Shan Lollis "Break A Leg"
Shan Lollis, acrylic paintings
Local favorite, Shan Lollis, returns as a featured artist for May. Shan is known for her colorful, fun and whimsical style. Shan’s new collection of acrylic paintings and drawings represent a few of the age old traditions of classic theater that commenced in the early 13th century and still exist today.
Join us for an Artist Reception during the First Friday Art Walk, on May 6th, from 5:00 to 8:00 PM. Father and son duo, Jeff and Julian Jones, will entertain us on the fiddle and guitar. Wine and light refreshments will be served.

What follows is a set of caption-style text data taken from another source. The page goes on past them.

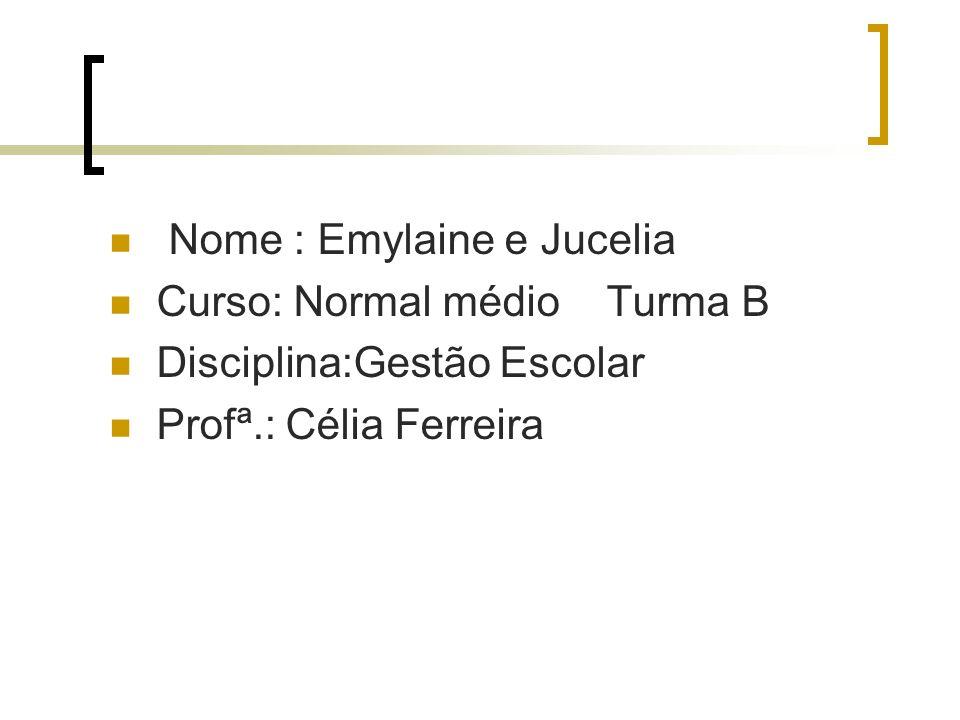 Nome : Emylaine e Jucelia Curso: Normal médio Turma B Disciplina:Gestão Escolar Profª.: Célia Ferreira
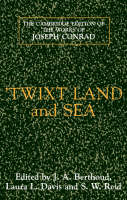 The Cambridge Edition of the Works of Joseph Conrad: 'Twixt Land and Sea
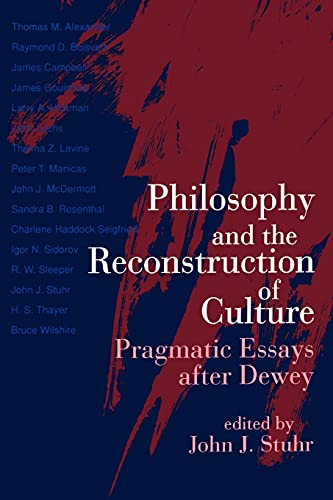 Philos and Reconst/Cultr: Pragmatic Essays After Dewey 9780791415306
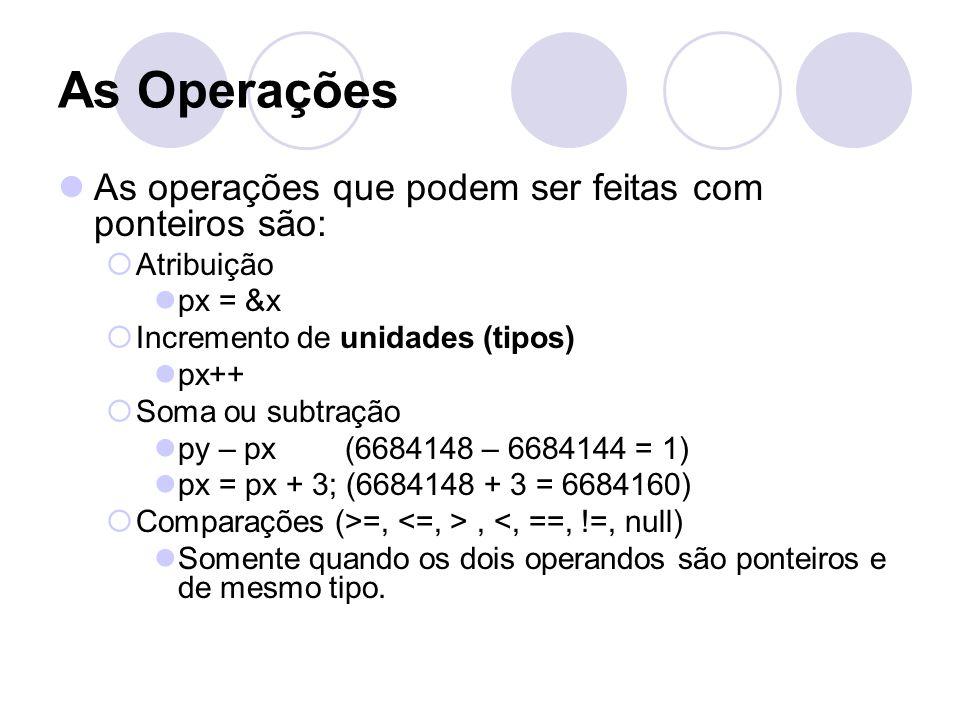 As Operações As operações que podem ser feitas com ponteiros são: Atribuição px = &x Incremento de unidades (tipos) px++ Soma ou subtração py – px (66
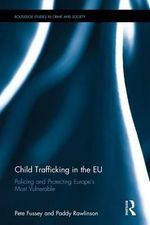 Child Trafficking in the Eu - Pete Fussey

No one can live in or near Ashland, Oregon, without being aware of its theaters and their importance to the history and economy of the area. Because “Theater” is an ancient human activity, with its actors, musicians and acrobats performing indoors and out, many traditions and superstitions have developed over time...some for practical reasons, some to bring good luck and some to avoid bad luck. Whistling for example near or on stage is considered bad luck. Years ago, sailing men who were ashore were often hired to handle stage rigging. Aboard ship, certain whistles were a means of executing commands from ship's officers to raise or lower spars. On stage, an errant whistle could be confused by a stage hand causing potentially dangerous results to the actors below. The “ghost light” is a lamp left on stage when the rest of the theater lights are dark. Originally the light was to keep a stage apron lit...so that performers or stage hands would not fall into the orchestra pit. A contradicting superstition is that the ghost light would keep ghosts away. The Palace Theater in London regularly keeps two reserved seats in the balcony for “theater ghosts.” Around the sixteenth century the term “break a leg” meant to take a bow after a well received performance. Appreciative audiences would toss coins to the actors, and they would have to bend their knees (break a leg) to pick up the coins.